“Lui è tornato” di Timur Vermes
E se Hitler ritornasse nella Germania dei nostri giorni? Intorno a questo esercizio di storia controfattuale ruota il romanzo del giornalista tedesco Timur Vermes Lui è tornato (Bompiani, 2013, traduzione di Francesca Gabelli). Ed effettivamente è quello che succede nel suo romanzo, in cui un Hitler redivivo, risvegliatosi nella Germania odierna, dove «al vertice del paese c’era una donna tozza, che infondeva lo stesso ottimismo di un salice piangente», riesce a conquistare nuovamente spazio con una trasmissione televisiva di grande successo.
Basato sull’equivoco che quel signore apparso in un campo nel centro di Berlino nel 2011 sia un comico imitatore e che quella messa in scena sia una parodia, il programma ha sempre maggior seguito di pubblico, rivelando la capacità di persuasione delle masse e il carisma del personaggio; non fa niente per fingere, anzi è in ogni frangente sempre se stesso, anche in situazioni grottesche, in cui interpreta colui che è in realtà e gli interlocutori, credendo di trovarsi di fronte a un eccezionale attore, stanno al suo gioco; è galvanizzato dal riscontro che riceve: «mi pareva di essere tornato all’inizio degli anni venti. Con la sola differenza che allora mi ero accaparrato un partito. Questa volta era una trasmissione televisiva».

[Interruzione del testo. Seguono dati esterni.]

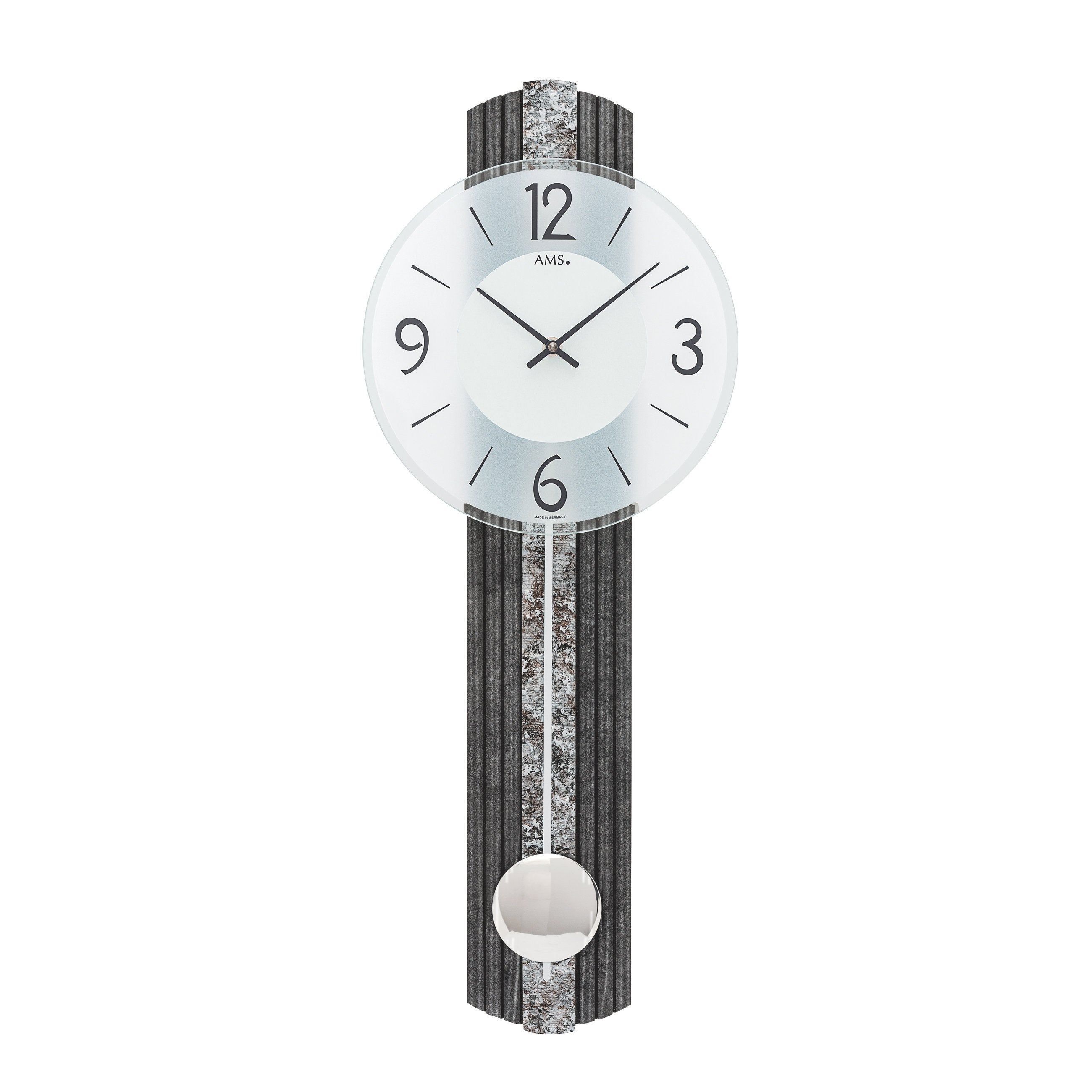 AMS W7486 Pendelwanduhr mit Holzstruktur und Metallic-Auflage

È questo al dunque l’inquietante interrogativo posto da Vermes: dove potrebbe arrivare oggi – e, di fronte all’uso di Internet, la televisione di cui parla il giornalista tedesco appare già superata – un personaggio con un tale carisma e con un inquietante programma politico, avendo a disposizione i nuovi strumenti di comunicazione, ancorché apparso sulla scena come attore comico? Quale forma ancora più pervasiva di totalitarismo e di controllo delle masse potrebbe attuare? Il novello Hitler, dopo una fase di iniziale smarrimento, è lesto nel comprendere le potenzialità del mezzo, di cui anzi depreca l’uso che ne vede fare: «Rimasi a bocca aperta. La Provvidenza aveva donato al popolo tedesco un grandioso, meraviglioso strumento di propaganda e qualcuno lo sprecava divagando sulle rondelle di porro», leggiamo sorridendo pensando al dilagare di programmi sulla cucina e ai cuochi che vediamo dilagare sulle nostre reti.

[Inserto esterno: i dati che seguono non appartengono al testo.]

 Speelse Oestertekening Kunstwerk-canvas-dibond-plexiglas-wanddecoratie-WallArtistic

Il romanzo ha riscosso notevole successo in Germania, suscitando, al contempo, aspre critiche, in parte per le riflessioni, che si inseriscono in un ormai nutrito indirizzo storiografico, sulla “colpa” collettiva e sulle responsabilità dei tedeschi – «ci sono due possibilità: o c’era un intero popolo di maiali, oppure quello che è accaduto non è stata una porcheria, bensì l’espressione della volontà popolare» – in parte perché, secondo questi critici, Hitler ne uscirebbe ritratto in maniera caricaturale, minimizzando la tragicità del nazismo e ridendo di un personaggio di cui è impossibile ridere.
Non pare sia questo il limite del romanzo, di facile lettura per la scrittura piana e scorrevole, quanto una certa esilità della trama, che, dopo la paradossale e originale trovata iniziale, si avvita su se stessa senza particolari sviluppi. Siamo di fronte, insomma, ad un romanzo interessante, ma più per un dato “sociologico”, di stimolo ad una riflessione su aspetti della società e della politica contemporanea, che per il suo non eccezionale valore letterario. Una lettura comunque non inutile, anzi molto attuale se pensiamo a certi recenti sviluppi, soprattutto italiani, che fa riflettere e a tratti sorridere, ma con un brivido costante perché forse è vero che «più la bugia è grande, più la gente ci crede».